De «Alay'ha nahya» à «One, two, three»

par Kamel Daoud

Mais où sont passés les islamistes algériens ces derniers jours ? Grands courtiers des mouvements de foules, les islamistes nous ont habitués à parasiter, puis enfourcher les grands mouvements de révolte ou de joie des populations arabes depuis deux décennies. Après l'Independance Day du 18 novembre dernier, et bien avant, on aurait pu s'attendre à voir autant de barbes que de drapeaux ou des reliquats du FIS se redéployer dans les quartiers populaires, et mêler foot et prière comme ils ont mêlé politique et effet de Laser dans le ciel il y a presque vingt ans. Il n'en fut rien. La fête algérienne n'avait pas de mécène, ni de courtier, ni de récupérateur (sauf l'argent de Bouteflika payant le voyage vers le Soudan). Il fallait vraiment chercher dans la foule pour retrouver une barbe çà et là. Et si le hidjab a pu s'adapter aux couleurs algériennes du drapeau, on n'a pas vu un seul kamis en vert, rouge et blanc.

 Les islamistes algériens ont donc presque disparu en tant que corps, mais restent vivants en tant que courant dans une société de plus en plus conservatrice. Ceci, tout le monde l'a dit. Le vrai propos n'est donc pas là, mais dans la suite.
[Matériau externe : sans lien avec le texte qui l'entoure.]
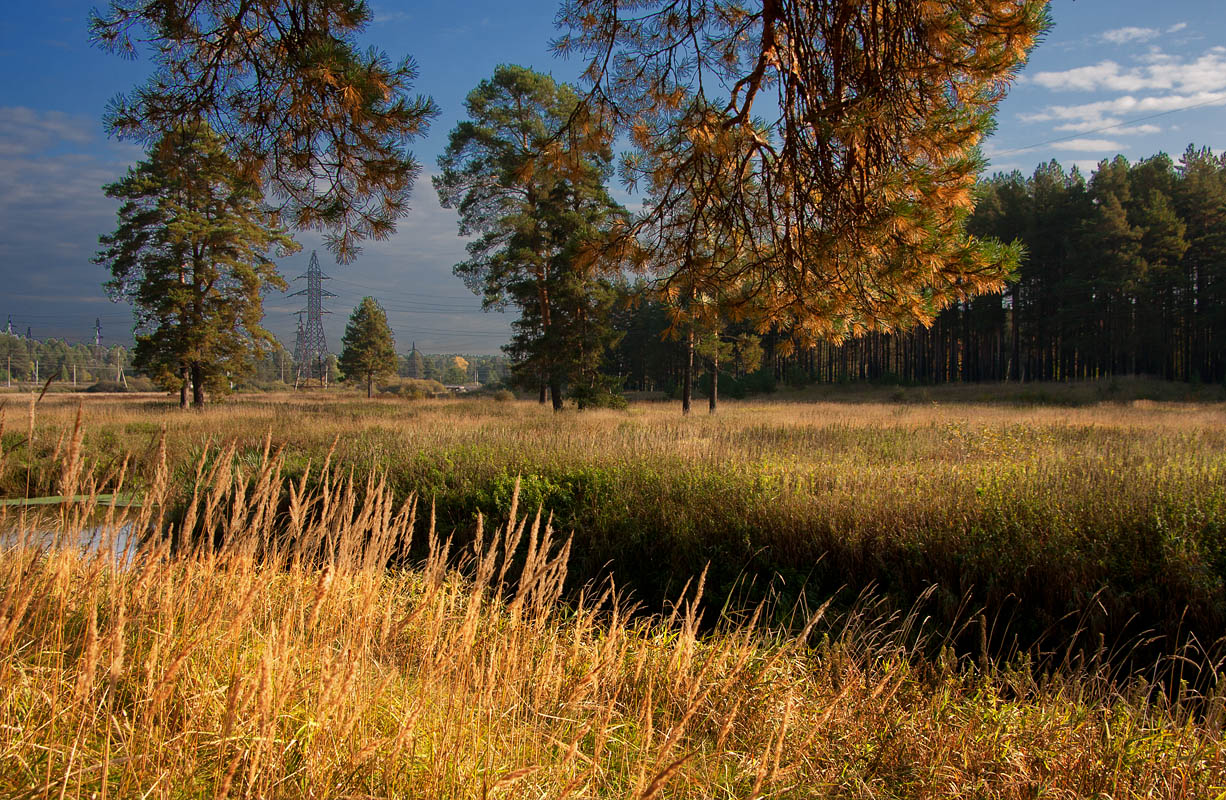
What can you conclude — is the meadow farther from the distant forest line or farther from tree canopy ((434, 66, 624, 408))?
the distant forest line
 La grosse fête algérienne et l'haineuse campagne des médias égyptiens ont mis, évidemment, dans le malaise, les islamistes algériens et leurs avocats. Peu nationalistes, malgré le mouvement râté d'El jaza'ara, les islamistes ont toujours été transnationalistes, fervents de la Oumma et pas de la Nation, porteurs de la barbe et pas du drapeau. Une crise avec le pays source de l'idiologie islamiste les met, donc, dans la gêne et les oblige à des choix clairs qu'ils ne peuvent pas assumer. Ces jours-ci, il faut être soit Algérien, soit Egyptien. L'imam El-Qardaoui a, par exemple, fait son choix en chargeant les Algériens de tous les maux. Et être islamiste c'est être dans un rapport de vassalité par rapport au foyer de cette idéologie et sa première matrice : l'Egypte et ses Frères musulmans. C'est aussi rappeler que cette idéologie est l'une des premières exportations de masse de l'Egypte vers l'Algérie. Chez nous, l'idéologie de ce courant, ses marques, livres, signes et références, sont toujours externes et l'islamisme algérien n'a jamais été qu'un produit dérivé de ce courant de fond, dans la chanson religieuse autant que dans l'habit et la hiérarchie du «Savoir». La solidarité transnationale de ce mouvement est donc aujourd'hui mise à mal par la récente crise des hyper-nationalismes de part et d'autres. Bien plus que le premier Pakistan ou la figure d'El-Afghani ou la légitimité guerrière de Ben Laden, c'est Le Caire qui a le plus marqué l'histoire de ce courant et son projet chez nous et ailleurs. Aujourd'hui, donc, ce mouvement est frappé au coeur par la réactivation d'autres références : l'appartenance, l'identité et la solidarité nationale, des marqueurs que l'on croyait démodés et dépassés dès les années 80. Les Algériens, aujourd'hui, n'hésitent même plus à proclamer qu'ils sont musulmans, mais «Algériens» en réaction à l'empire des croyances et des «Nahda» et renaissances que l'Egypte a cru exercer pour l'éternité sur les élites arabes. «Tout est clair», répètent les Algériens depuis une semaine. Oui, tout est clair, sauf pour les islamistes : ils doivent soit inventer un islamisme local pour garder leur leadership, soit se dissoudre dans le «One, Two, Three» de la grande majorité.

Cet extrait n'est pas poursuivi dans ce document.